Отец сидит у печи, слушает рассказ Шурши, склонив голову.
А Шурша, словно наслаждаясь впечатлением, подбирая слова покруче, помрачнее, продолжает:
— Да это что!.. Мы, юзовские, такие — мастеровщина, известное дело. С нами шутки шутить опасно. Никто, конечно, кроме меня да еще троих, так и не знал, куда девался бельгиец. В домне пекло свыше тыщи градусов, там от человека только парок схватился, даже пеплу не осталось. На чугун переплавились мастеровы косточки. Поди узнай, куда девался. Исчез бельгиец, аки дух святой растаял в небесах. А забастовку мы кончили на Красную горку, да мало чего добились, только кое-кого из нашей братии не досчитались. Наверное, в Сибирь погнали. А я в водосточную трубу залез, сидел двое суток. Оттуда меня жандармы и вытащили. Положили на меня печать адову и записали в антихристов список.
При этих словах Шурша обнажил правую руку до самого плеча, показал багрово-синий и кривой, в виде полумесяца, рубец.
— Это казачок один, пошли ему боже почечуй и язву, стеганул меня сабелькой. Людишки-то — звери, знаете, мамаша. Ну, подержали меня в тюремном замке в Харькове годик, выпустили и прописали мне, чтоб я про Юзовку и думать забыл. Так и сказали: в Юзовку ты, Шурша, не ворочайся, а держись заводов подальше. Мамаша моя без меня тихо скончалась, а я вот брожу по свету, где поглуше да побезлюднее — то при молотилке пристроюсь, то в кузне где-нибудь молотком постучу. — Тонкие губы машиниста насмешливо покривились. — Скоро буду ведра да кастрюли паять. А в Юзовку все-таки вернусь. Там дружки-товарищи, там жизнь! Там и воздух каленой сталью пахнет. Не то что тут у вас — подохнешь с тоски, как в пустыне. В городах да заводах люди, как в котле, кипят. А за что страдают? Зачем кипят? Не знаете? Ну и знать вам не советую!

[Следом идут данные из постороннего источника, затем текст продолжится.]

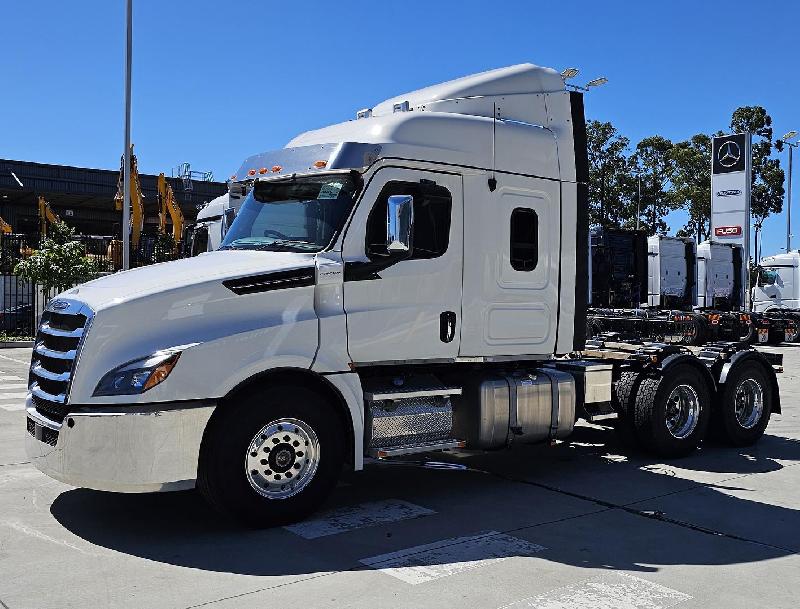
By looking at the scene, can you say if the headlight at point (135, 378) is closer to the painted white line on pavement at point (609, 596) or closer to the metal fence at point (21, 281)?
the painted white line on pavement at point (609, 596)

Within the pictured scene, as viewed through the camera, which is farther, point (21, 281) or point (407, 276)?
point (21, 281)

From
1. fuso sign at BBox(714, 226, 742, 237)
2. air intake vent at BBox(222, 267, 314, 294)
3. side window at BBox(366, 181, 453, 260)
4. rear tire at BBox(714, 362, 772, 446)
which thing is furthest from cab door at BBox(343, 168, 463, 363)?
fuso sign at BBox(714, 226, 742, 237)

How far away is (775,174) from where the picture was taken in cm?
5719

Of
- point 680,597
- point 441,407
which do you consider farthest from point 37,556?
point 680,597

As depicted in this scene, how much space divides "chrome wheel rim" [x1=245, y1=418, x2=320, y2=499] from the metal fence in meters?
17.9

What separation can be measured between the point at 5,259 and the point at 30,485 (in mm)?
23079

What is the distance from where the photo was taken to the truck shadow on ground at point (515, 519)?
18.2 ft

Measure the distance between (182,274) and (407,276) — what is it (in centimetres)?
176

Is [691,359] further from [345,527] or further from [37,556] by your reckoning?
[37,556]

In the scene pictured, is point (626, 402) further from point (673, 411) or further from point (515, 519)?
point (515, 519)

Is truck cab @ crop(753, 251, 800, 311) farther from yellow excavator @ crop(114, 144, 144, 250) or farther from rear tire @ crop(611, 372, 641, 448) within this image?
rear tire @ crop(611, 372, 641, 448)

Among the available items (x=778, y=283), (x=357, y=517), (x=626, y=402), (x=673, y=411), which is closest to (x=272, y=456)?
(x=357, y=517)

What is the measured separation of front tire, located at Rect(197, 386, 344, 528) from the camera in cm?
581

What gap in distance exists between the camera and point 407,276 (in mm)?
6719
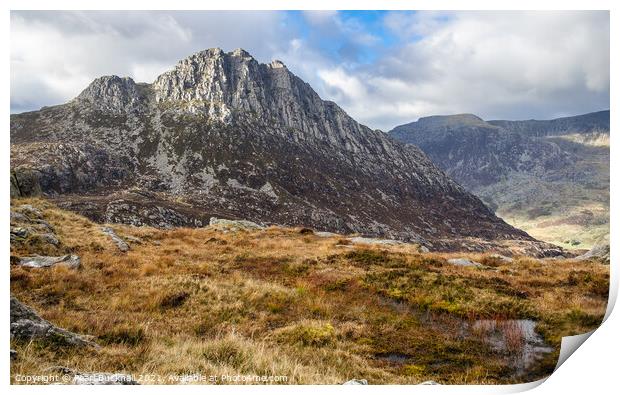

Шурша сверкнул глазами; он чего-то не договаривал, видимо, не желая больше просвещать «землеедов», как он презрительно называл всех обитателей хутора, бессловесных батраков, и отца в том числе. Говоря о муках людей, он изображал только жестокое, пугая нас и часто принижая достоинство человека.
Таков был рассказ Шурши о Ходынском поле, где Кирик, по его словам, присутствовал в день коронации его императорского величества. В рассказе этом ужасов и крови было, пожалуй, больше, чем во всем написанном о Ходынке, что приходилось мне потом читать уже взрослым.